**Assigned task:** Would you retype the listing word for word, skipping its pictures?

--- Dataset content ---

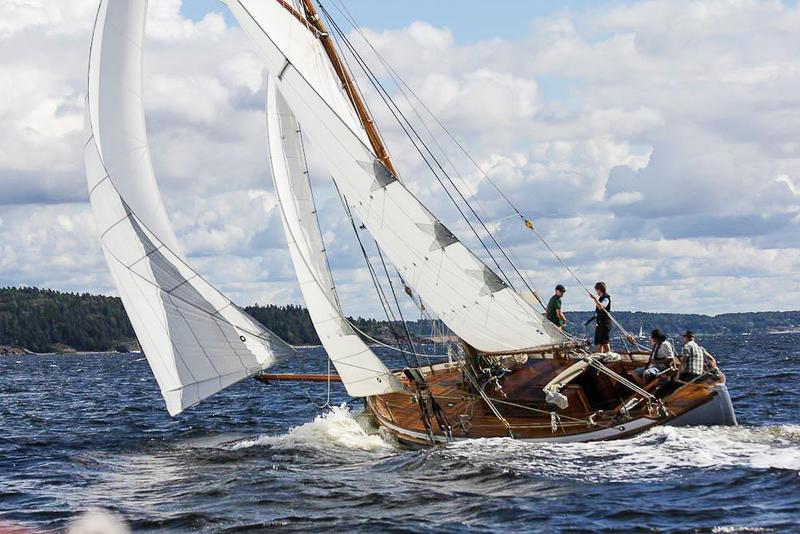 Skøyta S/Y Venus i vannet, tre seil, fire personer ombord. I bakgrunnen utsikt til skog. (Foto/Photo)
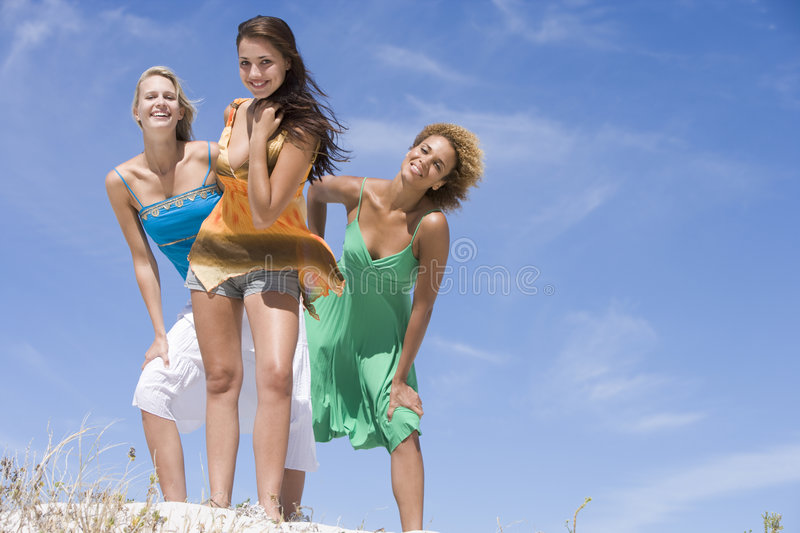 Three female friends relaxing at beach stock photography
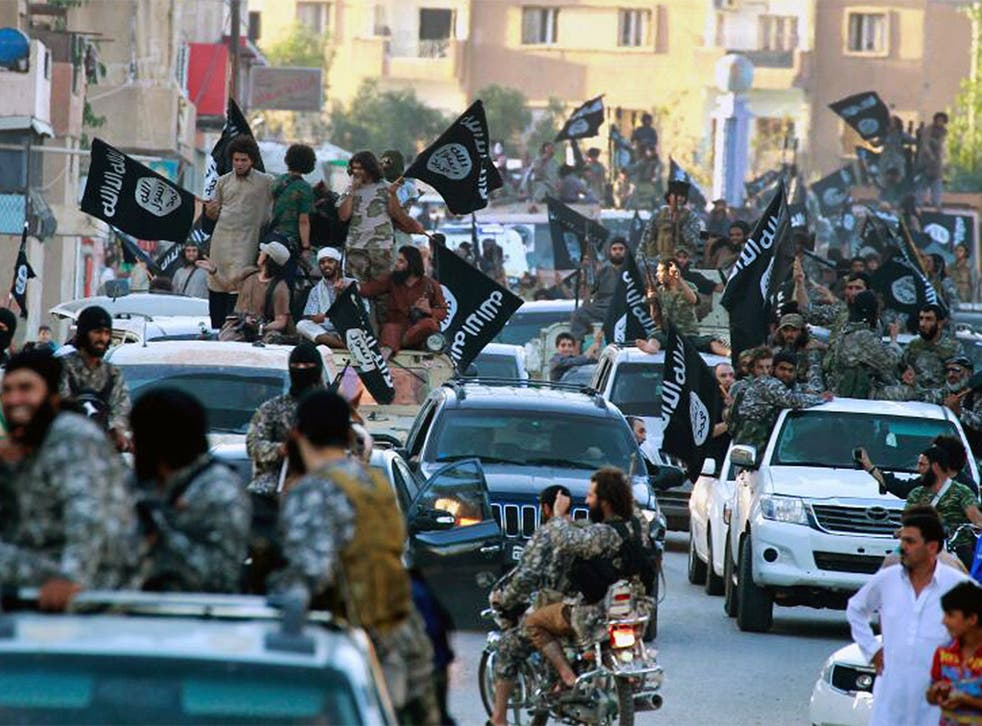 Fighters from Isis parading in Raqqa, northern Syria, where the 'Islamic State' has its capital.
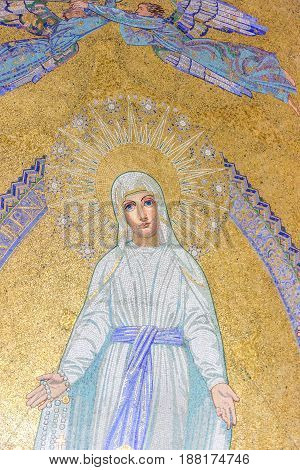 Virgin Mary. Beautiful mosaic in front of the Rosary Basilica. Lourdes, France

---

**Task response:**
 Skøyta S/Y Venus i vannet, tre seil, fire personer ombord. I bakgrunnen utsikt til skog. (Foto/Photo)
 Three female friends relaxing at beach stock photography
 Fighters from Isis parading in Raqqa, northern Syria, where the 'Islamic State' has its capital.
 Virgin Mary. Beautiful mosaic in front of the Rosary Basilica. Lourdes, France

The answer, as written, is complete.